Please render every line of the rows below as a JSON list of strings, one string per line, with blank lines left out.

============================================================

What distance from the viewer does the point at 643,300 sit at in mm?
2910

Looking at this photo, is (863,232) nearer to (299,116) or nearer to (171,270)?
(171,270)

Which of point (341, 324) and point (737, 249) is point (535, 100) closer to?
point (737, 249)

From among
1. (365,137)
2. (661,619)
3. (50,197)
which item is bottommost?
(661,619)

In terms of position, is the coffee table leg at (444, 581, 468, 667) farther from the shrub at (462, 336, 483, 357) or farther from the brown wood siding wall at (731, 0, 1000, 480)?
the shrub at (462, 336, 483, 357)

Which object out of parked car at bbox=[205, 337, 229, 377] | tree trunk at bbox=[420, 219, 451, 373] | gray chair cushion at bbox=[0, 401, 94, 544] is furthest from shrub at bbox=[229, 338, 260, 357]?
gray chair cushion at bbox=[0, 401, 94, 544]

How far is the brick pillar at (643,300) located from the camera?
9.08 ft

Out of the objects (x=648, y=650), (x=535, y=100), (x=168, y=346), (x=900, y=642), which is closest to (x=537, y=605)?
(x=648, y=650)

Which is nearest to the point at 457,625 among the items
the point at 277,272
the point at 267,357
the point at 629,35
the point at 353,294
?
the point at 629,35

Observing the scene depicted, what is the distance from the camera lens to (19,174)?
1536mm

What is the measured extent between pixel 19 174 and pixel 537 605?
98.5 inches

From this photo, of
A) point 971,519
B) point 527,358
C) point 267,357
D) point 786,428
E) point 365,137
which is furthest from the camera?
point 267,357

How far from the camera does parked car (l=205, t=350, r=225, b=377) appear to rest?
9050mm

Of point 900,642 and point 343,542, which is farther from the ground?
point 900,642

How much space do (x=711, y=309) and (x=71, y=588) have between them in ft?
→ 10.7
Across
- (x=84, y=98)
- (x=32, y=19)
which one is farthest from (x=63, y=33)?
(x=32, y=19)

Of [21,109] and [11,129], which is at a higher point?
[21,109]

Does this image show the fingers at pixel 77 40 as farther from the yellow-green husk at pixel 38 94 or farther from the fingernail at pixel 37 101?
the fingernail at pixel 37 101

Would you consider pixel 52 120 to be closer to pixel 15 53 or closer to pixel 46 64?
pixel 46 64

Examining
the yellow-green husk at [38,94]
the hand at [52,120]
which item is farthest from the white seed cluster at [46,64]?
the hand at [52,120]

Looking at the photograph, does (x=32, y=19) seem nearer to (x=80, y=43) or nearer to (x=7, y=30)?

============================================================

> _Task result_:
[
  "What distance from the viewer does the point at 643,300 sit at in mm?",
  "2910",
  "Looking at this photo, is (863,232) nearer to (299,116) or nearer to (171,270)?",
  "(171,270)",
  "Which of point (341, 324) and point (737, 249) is point (535, 100) closer to?",
  "point (737, 249)",
  "From among",
  "1. (365,137)",
  "2. (661,619)",
  "3. (50,197)",
  "which item is bottommost?",
  "(661,619)",
  "In terms of position, is the coffee table leg at (444, 581, 468, 667) farther from the shrub at (462, 336, 483, 357) or farther from the brown wood siding wall at (731, 0, 1000, 480)?",
  "the shrub at (462, 336, 483, 357)",
  "Which object out of parked car at bbox=[205, 337, 229, 377] | tree trunk at bbox=[420, 219, 451, 373] | gray chair cushion at bbox=[0, 401, 94, 544] is furthest from shrub at bbox=[229, 338, 260, 357]?",
  "gray chair cushion at bbox=[0, 401, 94, 544]",
  "How far is the brick pillar at (643,300) located from the camera?",
  "9.08 ft",
  "Out of the objects (x=648, y=650), (x=535, y=100), (x=168, y=346), (x=900, y=642), which is closest to (x=537, y=605)?",
  "(x=648, y=650)",
  "Which is nearest to the point at 457,625 among the items",
  "the point at 277,272",
  "the point at 267,357",
  "the point at 629,35",
  "the point at 353,294",
  "?",
  "the point at 629,35",
  "Observing the scene depicted, what is the distance from the camera lens to (19,174)?",
  "1536mm",
  "What is the measured extent between pixel 19 174 and pixel 537 605?",
  "98.5 inches",
  "From this photo, of",
  "A) point 971,519",
  "B) point 527,358",
  "C) point 267,357",
  "D) point 786,428",
  "E) point 365,137",
  "which is furthest from the camera?",
  "point 267,357",
  "How far from the camera does parked car (l=205, t=350, r=225, b=377) appear to rest?",
  "9050mm",
  "Of point 900,642 and point 343,542, which is farther from the ground?",
  "point 900,642",
  "How much space do (x=711, y=309) and (x=71, y=588) have between them in ft?",
  "→ 10.7",
  "Across",
  "- (x=84, y=98)",
  "- (x=32, y=19)",
  "which one is farthest from (x=63, y=33)?",
  "(x=32, y=19)",
  "Of [21,109] and [11,129], which is at a higher point?",
  "[21,109]",
  "Does this image show the fingers at pixel 77 40 as farther from the yellow-green husk at pixel 38 94 or farther from the fingernail at pixel 37 101?",
  "the fingernail at pixel 37 101",
  "Would you consider pixel 52 120 to be closer to pixel 15 53 or closer to pixel 46 64?",
  "pixel 46 64",
  "Examining",
  "the yellow-green husk at [38,94]",
  "the hand at [52,120]",
  "which item is farthest from the white seed cluster at [46,64]?",
  "the hand at [52,120]",
  "Looking at the photograph, does (x=32, y=19) seem nearer to (x=80, y=43) or nearer to (x=7, y=30)?"
]